DIRECTIONS: Summarize the text about Daylesford below in exactly two sentences.

STUDY TEXT:
----------------

Village in Gloucestershire, England

Daylesford is a small, privately owned village and former civil parish, now in the parish of Adlestrop, in the Cotswold district, in the county of Gloucestershire, England, on the border with Oxfordshire. It is situated just south of the A436 two miles east of Stow-on-the-Wold and 5 mi west of Chipping Norton. The village is on the north bank of the small River Evenlode. This area falls within the Cotswold Hills Area of Outstanding Natural Beauty, so designated in 1966. In 1931 the parish had a population of 82.

==History==

In the medieval period the manor was held by the Hastings family. Until 1931 Daylesford was a detached part of Worcestershire, but in that year it was transferred to Gloucestershire. It was a separate civil parish until 1 April 1935, when it was absorbed into the civil parish of Adlestrop.

===Daylesford House===

In 1788, Daylesford House was acquired by Warren Hastings, Governor-General of India, a descendant of its medieval owners. In the following years, he remodelled the mansion to the designs of Samuel Pepys Cockerell, modelling it on the grand house he had built at Alipore in India. The interior was replete with magnificent classical and Indian decoration (a style later developed successfully at Sezincote House nearby), with much use of silver and crimson. The drawing room and library had furniture made out of ivory brought back from India The gardens were landscaped by John Davenport (fl. 1774).

----------------

(Collected data)

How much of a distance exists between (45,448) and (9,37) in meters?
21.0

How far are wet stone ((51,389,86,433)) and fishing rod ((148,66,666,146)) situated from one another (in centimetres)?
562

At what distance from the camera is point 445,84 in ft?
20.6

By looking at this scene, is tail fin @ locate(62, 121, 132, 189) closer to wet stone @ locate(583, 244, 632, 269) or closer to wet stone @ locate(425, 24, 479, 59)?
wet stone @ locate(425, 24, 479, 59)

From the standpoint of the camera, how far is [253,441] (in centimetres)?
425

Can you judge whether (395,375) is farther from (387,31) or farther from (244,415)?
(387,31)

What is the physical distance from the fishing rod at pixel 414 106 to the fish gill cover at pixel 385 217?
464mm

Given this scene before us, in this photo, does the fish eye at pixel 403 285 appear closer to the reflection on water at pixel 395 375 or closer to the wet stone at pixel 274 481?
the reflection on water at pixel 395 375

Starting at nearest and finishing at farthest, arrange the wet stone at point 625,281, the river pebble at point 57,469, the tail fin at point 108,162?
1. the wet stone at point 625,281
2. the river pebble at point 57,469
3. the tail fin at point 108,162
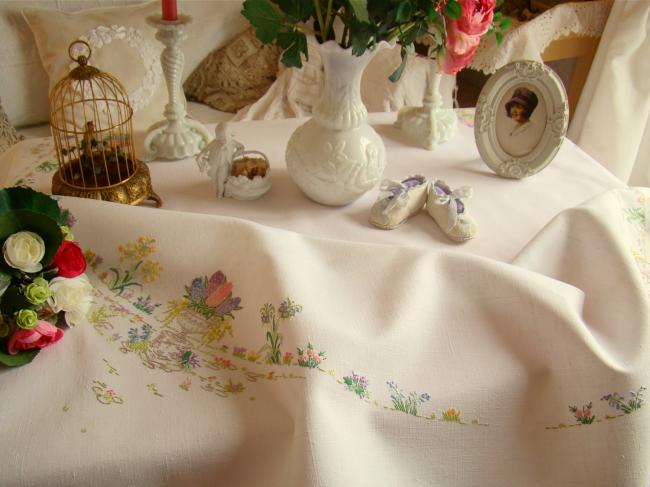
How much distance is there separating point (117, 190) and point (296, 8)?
1.42 ft

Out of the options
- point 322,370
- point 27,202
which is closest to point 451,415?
point 322,370

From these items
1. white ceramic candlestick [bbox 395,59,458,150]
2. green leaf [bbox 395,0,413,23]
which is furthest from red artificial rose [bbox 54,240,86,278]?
white ceramic candlestick [bbox 395,59,458,150]

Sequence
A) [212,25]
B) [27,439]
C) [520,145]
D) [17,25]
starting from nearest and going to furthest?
[27,439] < [520,145] < [17,25] < [212,25]

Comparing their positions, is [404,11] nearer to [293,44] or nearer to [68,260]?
[293,44]

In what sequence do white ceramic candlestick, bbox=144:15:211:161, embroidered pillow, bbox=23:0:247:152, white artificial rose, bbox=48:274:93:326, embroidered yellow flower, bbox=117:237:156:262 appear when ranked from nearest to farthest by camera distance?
white artificial rose, bbox=48:274:93:326 < embroidered yellow flower, bbox=117:237:156:262 < white ceramic candlestick, bbox=144:15:211:161 < embroidered pillow, bbox=23:0:247:152

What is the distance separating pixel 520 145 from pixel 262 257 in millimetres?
642

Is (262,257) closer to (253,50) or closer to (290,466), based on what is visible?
(290,466)

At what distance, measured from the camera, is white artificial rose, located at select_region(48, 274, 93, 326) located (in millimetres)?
859

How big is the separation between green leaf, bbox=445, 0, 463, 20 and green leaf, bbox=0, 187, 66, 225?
67cm

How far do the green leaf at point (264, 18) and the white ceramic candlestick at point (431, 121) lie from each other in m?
0.50

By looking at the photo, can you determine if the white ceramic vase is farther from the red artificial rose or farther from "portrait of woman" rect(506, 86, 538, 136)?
the red artificial rose

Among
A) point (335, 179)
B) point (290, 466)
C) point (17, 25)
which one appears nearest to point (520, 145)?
point (335, 179)

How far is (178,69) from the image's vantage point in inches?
52.1

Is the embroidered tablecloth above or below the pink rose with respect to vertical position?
below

----------------

RESULT OF THE EXERCISE: Daylesford is a small, privately owned village and former civil parish in the Cotswold district of Gloucestershire, England, on the border with Oxfordshire, and it is now in the parish of Adlestrop. A detached part of Worcestershire until its transfer to Gloucestershire in 1931, it was absorbed into the civil parish of Adlestrop on 1 April 1935, and its mansion, Daylesford House, was acquired in 1788 by Warren Hastings, Governor-General of India, who remodeled it to the designs of Samuel Pepys Cockerell.